Secondo gli analisti Wendy Edelberg della Brookings Institution e Maurice Obstfeld del Peterson Institute for International Economics, insieme a innumerevoli economisti, il piano di Trump creerebbe scompiglio nel mondo degli affari.
Trump non è d'accordo. Ha dichiarato a Bloomberg:
“Quanto più alta è la tariffa, tanto più è probabile che l’azienda venga negli Stati Uniti e costruisca una fabbrica.”
Ma ecco il punto: se la Cina reagisse, il PIL americano potrebbe calare dello 0,8% entro il 2028, secondo Bloomberg Economics. La Cina non ne uscirebbe indenne, ma l'impatto sarebbe minore, pari allo 0,4%.
L'Europa, già alle prese con una domanda debole e un calo degli investimenti, potrebbe ritrovarsi nel mezzo di un fuoco incrociato, mentre i suoi mercati vengono inondati da prodotti cinesi a basso costo.
La Banca Centrale Europea (BCE) ha già abbassato i tassi di interesse tre volte da giugno. L'inflazione sembra rallentare, ma della BCE, presidentedent Christine Lagarde, non ha motivo di festeggiare.
"Qualsiasi ostacolo al commercio è importante per un'economia come quella europea, che è molto aperta", ha affermato, riferendosi alla dipendenza dell'Europa dal commercio internazionale. Una nuova guerra commerciale peggiorerebbe la situazione e la fragile ripresa europea potrebbe andare in frantumi.
Mentre l'Europa lotta con il commercio, l'America sta affrontando i propri problemi. La spesa dei consumatori rimanetrone le aziende continuano ad assumere, ma il debito pubblico sta aumentando rapidamente.
Il Tesoro degli Stati Uniti ha riferito che i costi degli interessi sul debito hanno raggiunto il livello più alto degli ultimi 28 anni a causa dell'aumento dei tassi di interesse e degli enormi defidi bilancio. L'America non è la sola in questa situazione.
Il FMI prevede che il debito pubblico globale raggiungerà i 100.000 miliardi di dollari entro la fine dell'anno. I governi stanno esaurendo le opzioni per risolvere il problema e le future recessioni potrebbero privarli degli strumenti per reagire in modo efficace.
Guerre e debito: un disastro globale in attesa di accadere
Non solo le guerre commerciali, ma anche le guerre vere e proprie stanno causando devastazione. L'invasione russa dell'Ucraina è ancora in corso e la situazione in Medio Oriente sta peggiorando.
Bloomberg Economics stima che se scoppiasse una guerra su vasta scala in Medio Oriente, i prezzi del petrolio potrebbero raggiungere i 100 dollari al barile, riducendo dello 0,5% la crescita globale e aumentando l'inflazione dello 0,6%.
L'aumento dei prezzi del petrolio significa che tutto diventerà più caro e i paesi che già lottano con il debito ne risentiranno ancora di più.
Nel frattempo, la Cina sta cercando di mantenere a galla la sua economia.

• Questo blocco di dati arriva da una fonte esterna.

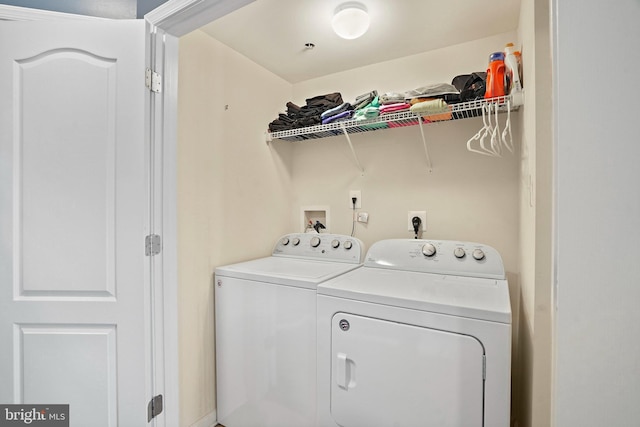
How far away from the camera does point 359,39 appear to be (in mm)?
1857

La crescita del Paese ha rallentato e il settore immobiliare è in difficoltà.
In risposta, i responsabili politici cinesi hanno implementato quotidianamente misure di stimolo, tra cui un taglio dei tassi di interesse di riferimento di 25 punti base. Il tasso di interesse primario sui prestiti a un anno è ora al 3,1%, mentre quello a cinque anni è al 3,6%.

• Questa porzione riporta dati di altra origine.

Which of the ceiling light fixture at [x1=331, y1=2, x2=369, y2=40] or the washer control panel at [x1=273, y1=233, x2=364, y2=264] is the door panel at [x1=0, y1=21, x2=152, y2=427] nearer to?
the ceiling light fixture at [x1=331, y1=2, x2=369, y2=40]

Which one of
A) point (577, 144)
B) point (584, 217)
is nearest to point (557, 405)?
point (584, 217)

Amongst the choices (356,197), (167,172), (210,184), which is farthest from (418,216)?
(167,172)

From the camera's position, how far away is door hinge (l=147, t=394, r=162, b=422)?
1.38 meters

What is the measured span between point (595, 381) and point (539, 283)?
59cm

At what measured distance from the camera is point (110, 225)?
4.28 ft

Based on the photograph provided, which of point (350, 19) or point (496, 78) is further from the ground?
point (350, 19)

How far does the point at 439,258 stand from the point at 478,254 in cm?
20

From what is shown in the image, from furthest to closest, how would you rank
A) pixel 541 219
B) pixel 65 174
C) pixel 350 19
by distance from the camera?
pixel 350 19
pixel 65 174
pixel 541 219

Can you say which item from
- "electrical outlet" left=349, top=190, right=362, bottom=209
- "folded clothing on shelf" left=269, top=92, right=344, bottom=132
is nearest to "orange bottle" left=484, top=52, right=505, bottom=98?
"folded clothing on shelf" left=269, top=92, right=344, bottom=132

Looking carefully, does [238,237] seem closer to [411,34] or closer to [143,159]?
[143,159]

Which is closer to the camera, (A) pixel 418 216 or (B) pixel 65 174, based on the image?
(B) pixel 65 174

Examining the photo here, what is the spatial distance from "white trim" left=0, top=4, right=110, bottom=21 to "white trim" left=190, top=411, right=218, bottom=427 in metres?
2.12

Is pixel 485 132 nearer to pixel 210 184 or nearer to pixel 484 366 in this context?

Questi tagli sono pensati per incrementare i prestiti alle imprese e alle famiglie, con la speranza di raggiungere l'obiettivo di crescita cinese del 5% quest'anno. Ma il successo di queste misure rimane incerto.
Pan Gongsheng, governatore della banca centrale cinese, ha anche accennato a ulteriori tagli al coefficiente di riserva obbligatoria (RRR), che stabilisce la quantità cash che le banche devono tenere a disposizione.

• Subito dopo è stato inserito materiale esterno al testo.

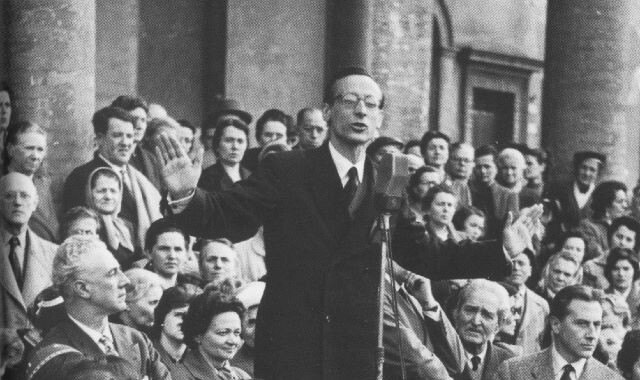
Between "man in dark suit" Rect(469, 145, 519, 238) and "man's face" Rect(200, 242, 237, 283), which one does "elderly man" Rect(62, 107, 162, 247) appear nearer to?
"man's face" Rect(200, 242, 237, 283)

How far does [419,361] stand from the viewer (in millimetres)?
7270

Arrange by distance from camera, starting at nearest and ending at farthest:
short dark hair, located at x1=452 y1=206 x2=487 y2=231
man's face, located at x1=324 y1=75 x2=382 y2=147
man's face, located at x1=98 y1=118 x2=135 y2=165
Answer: man's face, located at x1=324 y1=75 x2=382 y2=147, man's face, located at x1=98 y1=118 x2=135 y2=165, short dark hair, located at x1=452 y1=206 x2=487 y2=231

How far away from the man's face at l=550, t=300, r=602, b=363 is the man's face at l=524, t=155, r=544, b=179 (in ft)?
14.4

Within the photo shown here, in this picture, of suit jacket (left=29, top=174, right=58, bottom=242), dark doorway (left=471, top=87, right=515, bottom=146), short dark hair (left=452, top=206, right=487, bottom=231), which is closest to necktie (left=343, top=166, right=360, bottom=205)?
suit jacket (left=29, top=174, right=58, bottom=242)

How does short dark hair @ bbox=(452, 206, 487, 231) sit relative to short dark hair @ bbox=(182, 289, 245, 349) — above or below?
above

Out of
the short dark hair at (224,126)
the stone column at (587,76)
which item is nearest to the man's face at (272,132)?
the short dark hair at (224,126)

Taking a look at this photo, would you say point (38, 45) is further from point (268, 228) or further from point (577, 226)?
point (577, 226)

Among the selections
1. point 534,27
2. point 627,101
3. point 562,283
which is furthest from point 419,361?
point 534,27

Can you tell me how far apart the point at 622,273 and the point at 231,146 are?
2.94 meters

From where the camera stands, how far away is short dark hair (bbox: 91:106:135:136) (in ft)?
28.2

Una riduzione da 25 a 50 punti base potrebbe verificarsi entro la fine dell'anno, a seconda della liquidità. Il tasso sui pronti contro termine a sette giorni dovrebbe essere ridotto di 20 punti base e il tasso sui prestiti a medio termine di 30 punti base.
Queste misure sono pensate per sostenere la liquidità del mercato, ma potrebbero non essere sufficienti a contrastare le crescenti sfide che l' economia.
La conclusione è che se i governi non intervengono rapidamente, la situazione potrebbe peggiorare notevolmente.